[Cryptography] Heartbleed and fundamental crypto programming practices

Sat Apr 26 08:10:34 EDT 2014

On Apr 25, 2014, at 8:34 AM, Phillip Hallam-Baker wrote:
> 1) ASN.1 BER has an inherently unsafe, difficult to implement encoding option
ASN.1 was designed at a time when networks were slow and every bit counted.  It's an *extremely* tight encoding.

Ironically, today networks are immensely faster - but CPU's have gotten faster "even faster".  Because CPU is so cheap relative to networks (not to mention disks and even SSD's), it's worth it to throw CPU at data to render it into a highly compressed form.  Take a look at Google's protobuf format for an example.

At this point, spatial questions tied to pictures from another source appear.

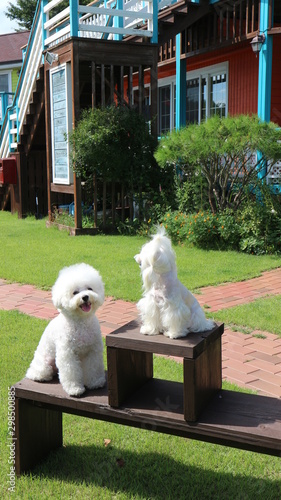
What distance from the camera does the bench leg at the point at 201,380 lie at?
8.14 ft

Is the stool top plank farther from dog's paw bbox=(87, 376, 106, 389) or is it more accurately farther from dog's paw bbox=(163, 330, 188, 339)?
dog's paw bbox=(87, 376, 106, 389)

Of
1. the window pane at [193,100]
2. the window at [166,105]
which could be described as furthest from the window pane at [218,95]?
the window at [166,105]

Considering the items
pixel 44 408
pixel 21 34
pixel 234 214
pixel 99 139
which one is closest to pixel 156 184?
pixel 99 139

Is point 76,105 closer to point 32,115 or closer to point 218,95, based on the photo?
point 32,115

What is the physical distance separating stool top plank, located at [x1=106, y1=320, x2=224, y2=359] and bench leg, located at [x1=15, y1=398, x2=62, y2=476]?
2.15 ft

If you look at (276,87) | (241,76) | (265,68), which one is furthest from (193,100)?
(265,68)

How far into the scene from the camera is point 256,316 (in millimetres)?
5387

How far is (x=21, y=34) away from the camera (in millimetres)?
33562

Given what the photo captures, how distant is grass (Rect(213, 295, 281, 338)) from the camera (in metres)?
5.12

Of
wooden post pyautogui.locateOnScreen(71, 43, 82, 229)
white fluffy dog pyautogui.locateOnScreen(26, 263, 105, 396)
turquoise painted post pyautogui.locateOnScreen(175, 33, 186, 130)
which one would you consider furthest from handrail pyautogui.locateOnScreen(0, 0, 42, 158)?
white fluffy dog pyautogui.locateOnScreen(26, 263, 105, 396)

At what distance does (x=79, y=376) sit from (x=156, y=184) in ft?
28.3

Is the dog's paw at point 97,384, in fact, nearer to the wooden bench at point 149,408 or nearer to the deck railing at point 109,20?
the wooden bench at point 149,408

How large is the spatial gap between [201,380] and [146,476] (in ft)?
2.30

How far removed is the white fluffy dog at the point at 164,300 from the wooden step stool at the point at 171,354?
0.05 meters
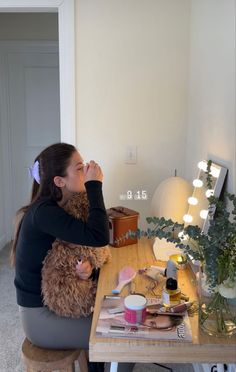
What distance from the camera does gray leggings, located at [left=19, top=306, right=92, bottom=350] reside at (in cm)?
150

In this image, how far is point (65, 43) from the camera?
2.26m

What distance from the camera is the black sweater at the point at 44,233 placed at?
143cm

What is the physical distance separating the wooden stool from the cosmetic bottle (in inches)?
17.6

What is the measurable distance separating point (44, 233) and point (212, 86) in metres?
0.95

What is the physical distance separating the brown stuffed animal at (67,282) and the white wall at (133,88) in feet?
2.77

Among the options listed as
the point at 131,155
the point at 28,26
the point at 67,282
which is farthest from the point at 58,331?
the point at 28,26

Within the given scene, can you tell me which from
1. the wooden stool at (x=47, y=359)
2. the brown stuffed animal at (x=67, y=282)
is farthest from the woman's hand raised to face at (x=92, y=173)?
the wooden stool at (x=47, y=359)

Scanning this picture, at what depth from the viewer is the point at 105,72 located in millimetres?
2285

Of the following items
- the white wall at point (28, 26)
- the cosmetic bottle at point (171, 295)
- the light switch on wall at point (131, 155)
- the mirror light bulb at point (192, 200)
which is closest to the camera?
the cosmetic bottle at point (171, 295)

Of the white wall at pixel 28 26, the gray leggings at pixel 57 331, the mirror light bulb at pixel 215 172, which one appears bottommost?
the gray leggings at pixel 57 331

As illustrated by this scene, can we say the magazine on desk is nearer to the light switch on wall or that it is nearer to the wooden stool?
the wooden stool

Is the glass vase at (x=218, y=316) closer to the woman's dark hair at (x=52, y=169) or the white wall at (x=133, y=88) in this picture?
the woman's dark hair at (x=52, y=169)

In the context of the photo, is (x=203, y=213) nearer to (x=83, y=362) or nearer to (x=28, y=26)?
(x=83, y=362)

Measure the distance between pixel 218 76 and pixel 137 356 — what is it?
112cm
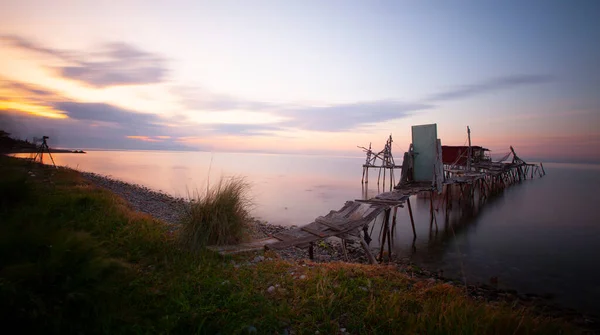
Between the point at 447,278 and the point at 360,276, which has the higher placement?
the point at 360,276

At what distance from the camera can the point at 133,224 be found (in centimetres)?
621

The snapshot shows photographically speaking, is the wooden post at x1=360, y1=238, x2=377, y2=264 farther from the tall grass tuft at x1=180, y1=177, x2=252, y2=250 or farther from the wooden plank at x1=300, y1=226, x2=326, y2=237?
the tall grass tuft at x1=180, y1=177, x2=252, y2=250

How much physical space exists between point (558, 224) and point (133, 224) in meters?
22.3

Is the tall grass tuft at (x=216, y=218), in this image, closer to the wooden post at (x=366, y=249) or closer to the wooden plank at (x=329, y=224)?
the wooden plank at (x=329, y=224)

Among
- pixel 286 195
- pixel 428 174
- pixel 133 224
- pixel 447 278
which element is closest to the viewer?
pixel 133 224

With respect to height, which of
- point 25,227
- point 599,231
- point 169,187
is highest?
point 25,227

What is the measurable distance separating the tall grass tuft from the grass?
27.2 inches

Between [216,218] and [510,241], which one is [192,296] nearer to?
[216,218]

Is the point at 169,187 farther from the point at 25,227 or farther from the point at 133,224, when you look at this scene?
the point at 25,227

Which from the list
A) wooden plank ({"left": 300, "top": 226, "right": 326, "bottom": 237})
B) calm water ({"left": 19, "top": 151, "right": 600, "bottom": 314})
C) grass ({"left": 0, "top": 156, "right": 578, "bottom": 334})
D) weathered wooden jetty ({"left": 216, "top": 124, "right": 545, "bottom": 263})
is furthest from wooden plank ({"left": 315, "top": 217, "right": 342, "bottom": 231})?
grass ({"left": 0, "top": 156, "right": 578, "bottom": 334})

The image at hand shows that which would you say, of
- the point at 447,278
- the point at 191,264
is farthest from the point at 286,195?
the point at 191,264

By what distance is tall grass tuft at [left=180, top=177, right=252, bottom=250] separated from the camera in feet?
17.2

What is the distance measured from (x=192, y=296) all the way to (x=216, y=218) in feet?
7.38

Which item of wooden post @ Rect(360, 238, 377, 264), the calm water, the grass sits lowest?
the calm water
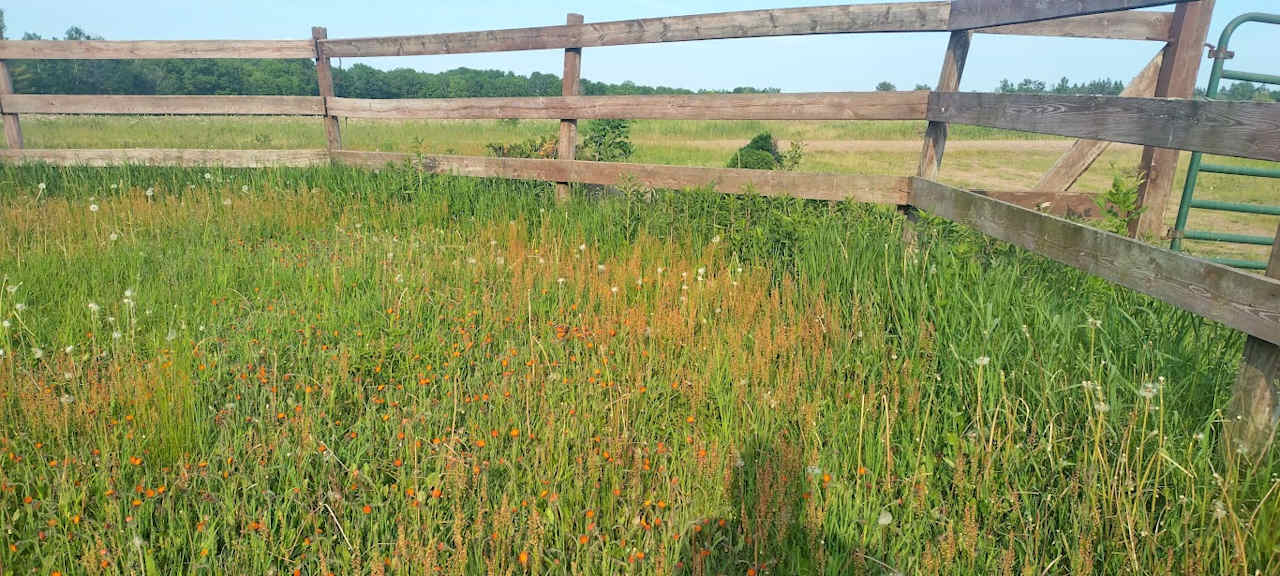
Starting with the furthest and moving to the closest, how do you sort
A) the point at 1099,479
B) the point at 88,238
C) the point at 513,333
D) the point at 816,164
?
the point at 816,164, the point at 88,238, the point at 513,333, the point at 1099,479

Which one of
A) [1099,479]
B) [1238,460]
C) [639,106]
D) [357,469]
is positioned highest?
[639,106]

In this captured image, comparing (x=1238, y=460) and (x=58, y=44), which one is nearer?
(x=1238, y=460)

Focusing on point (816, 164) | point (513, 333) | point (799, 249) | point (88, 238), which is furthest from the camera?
point (816, 164)

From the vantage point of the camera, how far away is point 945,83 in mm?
4926

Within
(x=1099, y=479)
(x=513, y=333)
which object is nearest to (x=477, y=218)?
(x=513, y=333)

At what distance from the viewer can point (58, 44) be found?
902 cm

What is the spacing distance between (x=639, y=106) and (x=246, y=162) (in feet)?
18.6

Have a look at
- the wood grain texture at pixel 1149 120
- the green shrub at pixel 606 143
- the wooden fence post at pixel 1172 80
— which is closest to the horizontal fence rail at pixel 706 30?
the wooden fence post at pixel 1172 80

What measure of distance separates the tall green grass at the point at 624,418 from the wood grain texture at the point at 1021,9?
1330 millimetres

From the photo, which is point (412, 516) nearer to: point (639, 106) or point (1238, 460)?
point (1238, 460)

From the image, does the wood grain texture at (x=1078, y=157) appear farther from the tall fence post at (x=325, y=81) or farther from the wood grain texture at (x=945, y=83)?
the tall fence post at (x=325, y=81)

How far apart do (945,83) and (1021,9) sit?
34.2 inches

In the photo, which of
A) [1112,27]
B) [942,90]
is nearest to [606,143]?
[942,90]

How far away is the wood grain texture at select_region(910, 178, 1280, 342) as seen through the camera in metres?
2.26
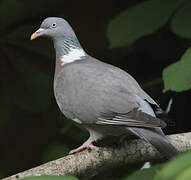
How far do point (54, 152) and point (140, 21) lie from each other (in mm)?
1474

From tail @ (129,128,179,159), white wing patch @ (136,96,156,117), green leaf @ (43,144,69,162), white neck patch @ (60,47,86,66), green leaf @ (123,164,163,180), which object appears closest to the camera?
green leaf @ (123,164,163,180)

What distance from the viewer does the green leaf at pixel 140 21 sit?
2.89 meters

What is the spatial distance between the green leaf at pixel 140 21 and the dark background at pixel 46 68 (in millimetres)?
534

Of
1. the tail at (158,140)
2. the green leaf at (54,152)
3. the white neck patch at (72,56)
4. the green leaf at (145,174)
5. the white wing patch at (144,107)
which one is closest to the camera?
the green leaf at (145,174)

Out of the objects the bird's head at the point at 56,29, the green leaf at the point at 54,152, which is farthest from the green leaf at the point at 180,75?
the green leaf at the point at 54,152

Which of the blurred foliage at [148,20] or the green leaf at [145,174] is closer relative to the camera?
the green leaf at [145,174]

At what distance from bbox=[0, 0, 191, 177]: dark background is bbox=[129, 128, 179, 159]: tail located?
95 centimetres

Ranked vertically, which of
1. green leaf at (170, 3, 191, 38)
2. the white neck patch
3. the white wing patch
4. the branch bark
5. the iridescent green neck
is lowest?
the branch bark

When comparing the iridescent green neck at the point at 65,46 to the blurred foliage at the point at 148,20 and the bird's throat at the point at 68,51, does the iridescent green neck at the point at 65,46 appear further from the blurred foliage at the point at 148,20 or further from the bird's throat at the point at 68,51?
the blurred foliage at the point at 148,20

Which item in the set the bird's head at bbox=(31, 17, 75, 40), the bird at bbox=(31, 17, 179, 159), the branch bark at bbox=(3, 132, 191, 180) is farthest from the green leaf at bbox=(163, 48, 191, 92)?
the bird's head at bbox=(31, 17, 75, 40)

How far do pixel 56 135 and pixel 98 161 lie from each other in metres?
1.66

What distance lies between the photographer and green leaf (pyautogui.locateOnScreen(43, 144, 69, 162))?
11.8 ft

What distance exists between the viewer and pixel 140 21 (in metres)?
2.91

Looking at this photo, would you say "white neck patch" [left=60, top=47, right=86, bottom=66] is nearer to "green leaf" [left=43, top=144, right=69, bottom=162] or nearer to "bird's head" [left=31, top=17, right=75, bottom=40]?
"bird's head" [left=31, top=17, right=75, bottom=40]
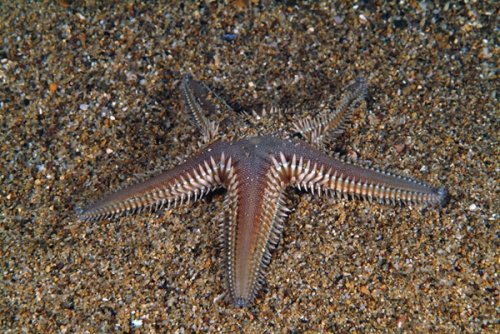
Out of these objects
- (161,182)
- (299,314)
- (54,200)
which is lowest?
(299,314)

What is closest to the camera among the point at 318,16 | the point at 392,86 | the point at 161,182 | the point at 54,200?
the point at 161,182

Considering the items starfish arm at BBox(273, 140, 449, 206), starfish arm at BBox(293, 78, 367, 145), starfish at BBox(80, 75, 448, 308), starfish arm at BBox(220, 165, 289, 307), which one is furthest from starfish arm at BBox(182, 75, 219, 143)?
starfish arm at BBox(293, 78, 367, 145)

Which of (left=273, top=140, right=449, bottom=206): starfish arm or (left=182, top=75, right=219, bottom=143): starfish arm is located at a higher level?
(left=182, top=75, right=219, bottom=143): starfish arm

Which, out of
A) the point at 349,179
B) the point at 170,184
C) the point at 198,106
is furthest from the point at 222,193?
the point at 349,179

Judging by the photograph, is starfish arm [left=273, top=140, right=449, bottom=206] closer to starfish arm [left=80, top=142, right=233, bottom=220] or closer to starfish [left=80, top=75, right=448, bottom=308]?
starfish [left=80, top=75, right=448, bottom=308]

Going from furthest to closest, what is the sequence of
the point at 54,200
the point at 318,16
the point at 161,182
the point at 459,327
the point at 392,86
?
the point at 318,16, the point at 392,86, the point at 54,200, the point at 161,182, the point at 459,327

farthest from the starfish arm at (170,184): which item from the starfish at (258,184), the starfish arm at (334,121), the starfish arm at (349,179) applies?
the starfish arm at (334,121)

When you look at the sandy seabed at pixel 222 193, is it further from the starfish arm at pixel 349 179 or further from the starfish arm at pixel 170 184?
the starfish arm at pixel 349 179

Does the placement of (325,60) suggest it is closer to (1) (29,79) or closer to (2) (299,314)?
(2) (299,314)

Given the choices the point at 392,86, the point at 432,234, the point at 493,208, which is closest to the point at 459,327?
the point at 432,234
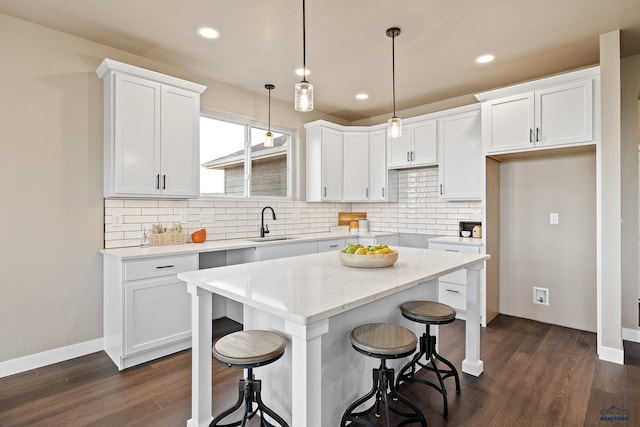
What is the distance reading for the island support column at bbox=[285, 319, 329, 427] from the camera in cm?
129

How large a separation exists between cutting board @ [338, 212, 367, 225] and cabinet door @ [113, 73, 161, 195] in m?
2.95

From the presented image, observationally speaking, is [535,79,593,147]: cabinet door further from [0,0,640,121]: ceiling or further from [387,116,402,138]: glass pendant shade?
[387,116,402,138]: glass pendant shade

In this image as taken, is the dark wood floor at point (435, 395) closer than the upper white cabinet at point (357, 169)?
Result: Yes

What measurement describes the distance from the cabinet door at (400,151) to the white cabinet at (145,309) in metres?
2.88

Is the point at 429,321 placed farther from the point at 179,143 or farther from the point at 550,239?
the point at 179,143

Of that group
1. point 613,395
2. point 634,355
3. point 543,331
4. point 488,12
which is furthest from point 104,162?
point 634,355

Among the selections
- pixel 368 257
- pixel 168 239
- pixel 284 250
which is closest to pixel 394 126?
pixel 368 257

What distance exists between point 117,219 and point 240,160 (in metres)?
1.58

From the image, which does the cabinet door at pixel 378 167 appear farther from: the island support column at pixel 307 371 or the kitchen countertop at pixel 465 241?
the island support column at pixel 307 371

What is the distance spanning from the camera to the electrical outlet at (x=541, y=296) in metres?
3.68

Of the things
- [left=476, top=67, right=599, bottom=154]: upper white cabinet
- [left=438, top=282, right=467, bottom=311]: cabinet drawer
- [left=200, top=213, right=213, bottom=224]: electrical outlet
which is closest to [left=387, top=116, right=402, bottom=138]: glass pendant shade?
[left=476, top=67, right=599, bottom=154]: upper white cabinet

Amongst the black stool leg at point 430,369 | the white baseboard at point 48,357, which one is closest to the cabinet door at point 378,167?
the black stool leg at point 430,369

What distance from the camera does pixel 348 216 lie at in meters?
5.45

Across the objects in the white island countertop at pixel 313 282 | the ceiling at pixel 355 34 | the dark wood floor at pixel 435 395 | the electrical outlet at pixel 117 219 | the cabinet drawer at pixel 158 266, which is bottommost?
the dark wood floor at pixel 435 395
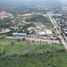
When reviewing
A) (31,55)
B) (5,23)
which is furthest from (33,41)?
(5,23)

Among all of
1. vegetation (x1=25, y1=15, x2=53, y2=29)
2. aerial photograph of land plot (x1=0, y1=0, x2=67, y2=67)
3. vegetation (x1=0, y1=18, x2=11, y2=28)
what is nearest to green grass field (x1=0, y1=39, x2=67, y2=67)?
aerial photograph of land plot (x1=0, y1=0, x2=67, y2=67)

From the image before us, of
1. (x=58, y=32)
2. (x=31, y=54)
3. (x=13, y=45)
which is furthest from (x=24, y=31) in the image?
(x=31, y=54)

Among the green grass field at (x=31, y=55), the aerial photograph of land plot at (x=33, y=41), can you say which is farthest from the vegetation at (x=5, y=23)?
the green grass field at (x=31, y=55)

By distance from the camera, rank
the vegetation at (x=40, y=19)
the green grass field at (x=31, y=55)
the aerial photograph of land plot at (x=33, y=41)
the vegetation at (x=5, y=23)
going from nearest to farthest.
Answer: the green grass field at (x=31, y=55)
the aerial photograph of land plot at (x=33, y=41)
the vegetation at (x=5, y=23)
the vegetation at (x=40, y=19)

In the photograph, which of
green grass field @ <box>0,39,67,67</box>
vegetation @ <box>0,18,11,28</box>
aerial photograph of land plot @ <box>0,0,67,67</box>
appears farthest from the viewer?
vegetation @ <box>0,18,11,28</box>

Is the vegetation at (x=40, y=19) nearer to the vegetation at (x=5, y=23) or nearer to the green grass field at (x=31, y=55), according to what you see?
the vegetation at (x=5, y=23)

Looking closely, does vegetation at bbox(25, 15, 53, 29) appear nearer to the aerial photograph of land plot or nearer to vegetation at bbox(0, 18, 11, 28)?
the aerial photograph of land plot

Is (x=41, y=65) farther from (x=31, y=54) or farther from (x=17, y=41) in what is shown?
(x=17, y=41)

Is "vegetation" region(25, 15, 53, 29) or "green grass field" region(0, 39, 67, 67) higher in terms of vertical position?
"vegetation" region(25, 15, 53, 29)

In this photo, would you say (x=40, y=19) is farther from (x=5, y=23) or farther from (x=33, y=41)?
(x=33, y=41)
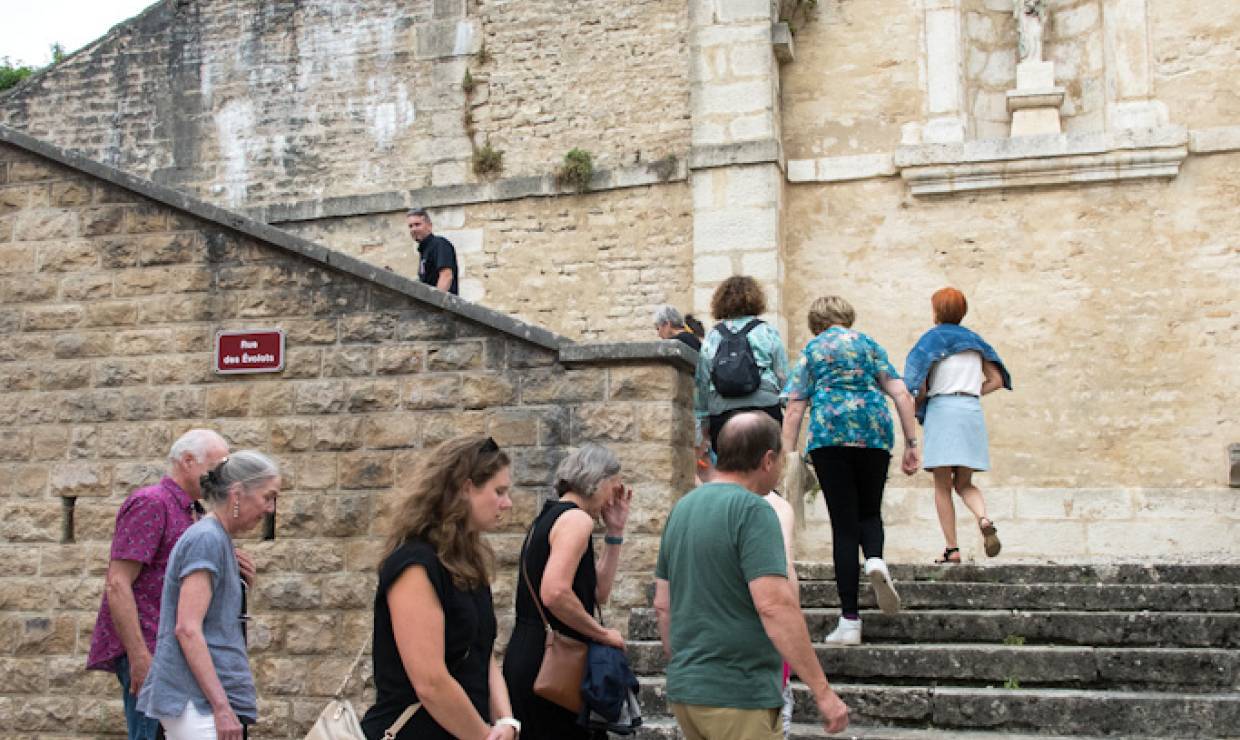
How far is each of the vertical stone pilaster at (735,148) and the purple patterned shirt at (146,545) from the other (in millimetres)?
6744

> What I mean by unsafe is the following, X.509 DER requires the use of
> definite length encodings so that if I have a sequence nested inside a
> sequence the bytes on the wire will be something like:
> 
> <tag1> <Length1> <value1>
> 
> where <value1> = <tag2> <Length2> <value2>
> 
> result: <tag1> <Length1> <tag2> <Length2> <value2>
> 
> 
> Which all looks very sensible
It's an absolutely standard TLV (Type or Tag/Length/Value) encoding.  The advantage of a format like this is that a reader can easily skip over fields it doesn't understand - or even forward them on to another reader who might be able to understand them.  Google protobuf's use something similar, for exactly this reason:  You can add new fields to an existing protobuf, and old code will have no trouble with it - and can even modify the fields it does understand while passing the new ones off to someone else unchanged.

> until we start on the fact that the
> length encodings in Assanine One are themselves variable length, so
> you can't calculate the <length1> without having first finalized
> <value2>.
You couldn't do that *anyway*!  <Length1> covers all of <value2>.  Once you know it, you can encode it - variable length encoding or not.  Until then, you can do nothing.

> It is not possible to emit ASN.1 using a simple recursive
> descent scheme unless you construct the output values in reverse, from
> the last item to the first.
I don't understand this comment.  Any TLV coding has to use the style:

1.  Decide on T
2.  Compute (the encoding of) a T instance as V
3.  Return encoding as T Encode(Length(V)) V

This is the same no matter what Encode() is.

> There is also a subtle opportunity here for an interesting type of
> bug, just like the heartbleed bug:
> 
> What if Length2 is given as greater than the length of value2?
Again, this is true of any TLV-like encoding.  I've implemented many such things, and very long ago realized that the parser can be recursive descent, but it must have the following form:

	v = Decode_T(TLV-encoded-field, Length(Container));

Where Entity is the Container is the V field of the surrounding entity.  Then every Decode_T() starts off as:

	Decode_T(TLV tlv, int len) {
		T t = Tag(tlv);
		if (t != T) abort(WrongType);
		l = Decode(Length(tlv), len);  // Length field must fit in len!
		if (l > len) abort(FieldOverrunsContainer);
		...extract V and process...
	}

Yes, writing that out by hand every time is boring and leads to shortcuts and errors.  You want a generator to do this for you or you, or some successor, will eventually get it wrong.

> Unless the decoding logic is just right, the decoder can end up with a
> buffer overrun. And getting the logic right requires a lot of
> discipline. A lot of decoders will blindly accept the input as valid
> and the world is lost...
The problem isn't with TLV encodings - ASN.1 or otherwise.  The problem is that after all these years, we're still writing this stuff by hand - and on top of it, when it's written in C, it's pretty much guaranteed that things what's being passed around is a raw buffer pointer - and often no one bothers to pass the length along, at least when the "know" it doesn't matter (e.g., the decoder for the L field will probably get just a raw pointer, because how long can a length field be?)
							-- Jerry